Personal information
- Date of birth: 17 July 1939 (age 85)
- Place of birth: Souza, Cameroon
- Date of death: 16 October 2017 (aged 78)
- Place of death: Douala, Cameroon
- Position(s): Midfielder

Senior career*
- Years: Team / Apps / (Gls)
- Diamant Yaoundé

International career
- 1960–1967: Cameroon

Managerial career
- 1994: Cameroon

= Léonard Nseké =

Cameroonian football manager

Léonard Nseké (17 July 1939 - 16 October 2017) was a Cameroonian football manager and footballer.

==Life and career==
He was born on 17 July 1939 in Souza, Cameroon. He operated as a midfielder. He was two-footed. He played for Diamant Yaoundé. He was a Cameroon international. He played for the Cameroon national football team from 1960 to 1967. He captained the team. He attended the National Institute of Youth and Sports. After that, he attended the National Institute of Sports in France. He became the first Cameroonian managers to obtain the FIFA-CAF License.

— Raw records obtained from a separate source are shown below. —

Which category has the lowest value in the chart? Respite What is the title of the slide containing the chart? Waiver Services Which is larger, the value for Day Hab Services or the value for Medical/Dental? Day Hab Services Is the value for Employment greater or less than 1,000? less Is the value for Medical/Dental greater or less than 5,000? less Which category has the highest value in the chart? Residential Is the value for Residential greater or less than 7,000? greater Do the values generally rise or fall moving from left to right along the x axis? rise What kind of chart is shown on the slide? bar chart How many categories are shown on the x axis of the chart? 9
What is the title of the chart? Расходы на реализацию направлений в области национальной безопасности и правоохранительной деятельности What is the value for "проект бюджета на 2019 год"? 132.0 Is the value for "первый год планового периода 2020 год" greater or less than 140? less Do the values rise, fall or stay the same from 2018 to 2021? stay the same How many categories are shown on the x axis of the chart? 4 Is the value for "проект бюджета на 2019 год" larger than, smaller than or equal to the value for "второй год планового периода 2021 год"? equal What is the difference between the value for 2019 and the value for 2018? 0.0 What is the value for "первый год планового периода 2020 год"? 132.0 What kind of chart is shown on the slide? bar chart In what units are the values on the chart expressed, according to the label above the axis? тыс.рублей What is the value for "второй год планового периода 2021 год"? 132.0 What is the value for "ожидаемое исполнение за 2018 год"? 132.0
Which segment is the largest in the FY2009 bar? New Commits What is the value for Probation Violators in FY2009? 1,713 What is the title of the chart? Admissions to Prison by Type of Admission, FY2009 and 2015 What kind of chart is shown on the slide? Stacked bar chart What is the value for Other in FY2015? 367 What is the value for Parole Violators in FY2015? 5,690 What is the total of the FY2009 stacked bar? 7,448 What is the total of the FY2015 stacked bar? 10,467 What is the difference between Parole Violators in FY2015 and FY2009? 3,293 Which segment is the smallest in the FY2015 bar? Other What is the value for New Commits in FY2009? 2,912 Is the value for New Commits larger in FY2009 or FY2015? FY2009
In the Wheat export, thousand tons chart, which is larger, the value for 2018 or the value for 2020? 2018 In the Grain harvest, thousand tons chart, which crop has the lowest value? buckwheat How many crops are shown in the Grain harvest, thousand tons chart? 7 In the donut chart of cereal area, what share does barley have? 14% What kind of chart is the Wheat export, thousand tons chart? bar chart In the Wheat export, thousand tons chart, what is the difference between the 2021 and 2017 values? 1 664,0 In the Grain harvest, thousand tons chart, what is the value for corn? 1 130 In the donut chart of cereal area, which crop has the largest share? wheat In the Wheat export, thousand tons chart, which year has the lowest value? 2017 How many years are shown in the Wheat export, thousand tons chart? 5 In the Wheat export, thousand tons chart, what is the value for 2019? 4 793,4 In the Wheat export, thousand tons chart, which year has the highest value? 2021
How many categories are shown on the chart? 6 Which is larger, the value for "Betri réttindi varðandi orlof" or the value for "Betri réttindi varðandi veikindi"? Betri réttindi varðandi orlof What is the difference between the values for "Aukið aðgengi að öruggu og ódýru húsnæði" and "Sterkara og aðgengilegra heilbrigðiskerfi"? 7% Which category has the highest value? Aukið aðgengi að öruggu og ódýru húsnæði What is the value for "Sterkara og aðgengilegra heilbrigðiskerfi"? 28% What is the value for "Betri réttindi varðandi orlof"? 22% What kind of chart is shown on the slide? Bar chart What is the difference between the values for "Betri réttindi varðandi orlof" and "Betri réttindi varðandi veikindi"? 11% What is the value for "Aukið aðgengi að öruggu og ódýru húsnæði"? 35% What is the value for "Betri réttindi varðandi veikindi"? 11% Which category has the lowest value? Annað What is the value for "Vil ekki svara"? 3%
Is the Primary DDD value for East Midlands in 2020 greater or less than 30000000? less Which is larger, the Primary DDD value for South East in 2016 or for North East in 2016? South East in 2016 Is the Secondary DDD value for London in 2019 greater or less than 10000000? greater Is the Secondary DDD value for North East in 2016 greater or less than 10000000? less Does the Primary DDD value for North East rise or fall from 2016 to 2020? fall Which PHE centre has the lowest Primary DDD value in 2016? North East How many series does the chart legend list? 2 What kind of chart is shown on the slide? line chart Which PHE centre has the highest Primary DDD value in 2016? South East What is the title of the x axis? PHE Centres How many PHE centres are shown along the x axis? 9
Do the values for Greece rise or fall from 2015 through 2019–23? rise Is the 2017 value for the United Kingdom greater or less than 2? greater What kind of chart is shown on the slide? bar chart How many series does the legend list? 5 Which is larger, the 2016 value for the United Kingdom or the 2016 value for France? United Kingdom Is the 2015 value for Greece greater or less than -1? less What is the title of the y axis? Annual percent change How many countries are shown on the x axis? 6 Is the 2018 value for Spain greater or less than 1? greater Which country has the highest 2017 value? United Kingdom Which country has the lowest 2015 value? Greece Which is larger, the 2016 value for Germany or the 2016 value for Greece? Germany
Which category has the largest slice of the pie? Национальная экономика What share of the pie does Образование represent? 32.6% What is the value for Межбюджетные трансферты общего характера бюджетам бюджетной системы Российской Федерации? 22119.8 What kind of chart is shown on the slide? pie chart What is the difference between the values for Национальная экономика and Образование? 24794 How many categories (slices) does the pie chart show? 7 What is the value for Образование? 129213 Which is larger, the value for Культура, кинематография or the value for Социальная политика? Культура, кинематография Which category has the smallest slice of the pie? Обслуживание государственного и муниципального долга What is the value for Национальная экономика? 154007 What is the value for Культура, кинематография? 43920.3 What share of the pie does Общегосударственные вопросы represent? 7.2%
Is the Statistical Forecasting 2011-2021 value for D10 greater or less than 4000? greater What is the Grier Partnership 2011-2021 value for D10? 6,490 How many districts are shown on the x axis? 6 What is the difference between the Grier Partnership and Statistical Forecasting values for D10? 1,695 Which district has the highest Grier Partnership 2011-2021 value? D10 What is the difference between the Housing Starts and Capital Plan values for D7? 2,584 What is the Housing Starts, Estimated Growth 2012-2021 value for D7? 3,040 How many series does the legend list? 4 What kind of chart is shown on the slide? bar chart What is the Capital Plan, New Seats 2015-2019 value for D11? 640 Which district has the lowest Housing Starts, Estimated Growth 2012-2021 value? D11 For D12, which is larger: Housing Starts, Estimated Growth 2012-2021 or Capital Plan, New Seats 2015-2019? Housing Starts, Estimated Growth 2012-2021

After that, he was appointed as an assistant manager of the Cameroon national football team. In 1994, he was appointed manager of the Cameroon national football team. He helped the team achieve qualification for the 1994 FIFA World Cup. He died on 26 October 2017 in Douala, Cameroon. He was described as "author of the Nséké Method, a personal strategy for athletic development and football techniques, [which] he felt he had the privilege of putting it into practice without filter".